That the plaintiff is bound by the arbitration clause in each  of the agreements.

The plaintiff through its chief executive officer has denied  falsification of facts as alleged by the Defendant.  It has also denied failure to disclose material facts as alleged and in any  particular that “all disputes are to be submitted to arbitration as their prayers are interim in nature and or conservatory pending the conclusive and final determination of the dispute declared by Kivuwatt.

It is the plaintiffs contention that the jurisdiction of this court  to grant interim reliefs/preservatory orders pending arbitration is a matter of law  and cannot be ousted by agreement between parties regardless of the seat of arbitration as well as the governing law as this would amount to contracting outside the law.

On the performance bond regarding the allegation that the bond should be paid without cavil or argument, that could be true in respect of the paying bank but its not true with respect to Civicon when Kivuwatt unlawfully purported to terminate the contract/agreements to avoid or delay paying Civicon.

Substantial accumulated unpaid invoices and the performance bond should not be called until the final and conclusive resolution of the dispute.

On the issue of the separator it is contended that there is no  express provision prohibiting the plaintiff from retaining custody of the equipment pending arbitration and that the alleged default on the total project by Kivuwatt if the separator is not released to them should be an issue for determination by the arbitrator and not this Court.

On jurisdiction the plaintiff contends that the subject matter of this suit is within the jurisdiction  of this Court in that the money which is the subject of the performance guarantee is to be taken from  Civicon's Bank account held with the Mombasa Branch of Citi Bank while the separator and other pieces of equipment are still within Civicons premises in Mombasa.

■ ■ ■ ■ ■ ■ ■

## WRITTEN REQUEST
Shorten the paragraph of the court excerpt that begins "On jurisdiction the plaintiff contends" into a brief list that keeps its main facts. The listing that comes next plays no part in this.

## DATA SEGMENT
■ ■ ■ ■ ■ ■ ■

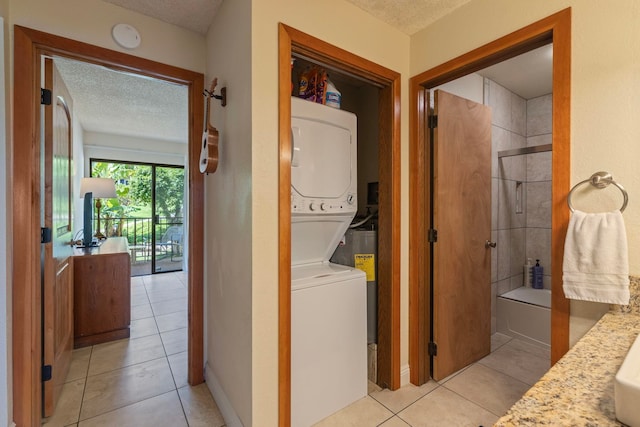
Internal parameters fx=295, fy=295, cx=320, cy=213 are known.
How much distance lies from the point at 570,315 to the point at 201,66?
2483 mm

■ ■ ■ ■ ■ ■ ■

## EXPECTED ANSWER
- The plaintiff says the suit falls within this Court's jurisdiction.
- The performance guarantee money would come from Civicon's account at Citi Bank's Mombasa Branch.
- The separator and other equipment are still at Civicon's premises in Mombasa.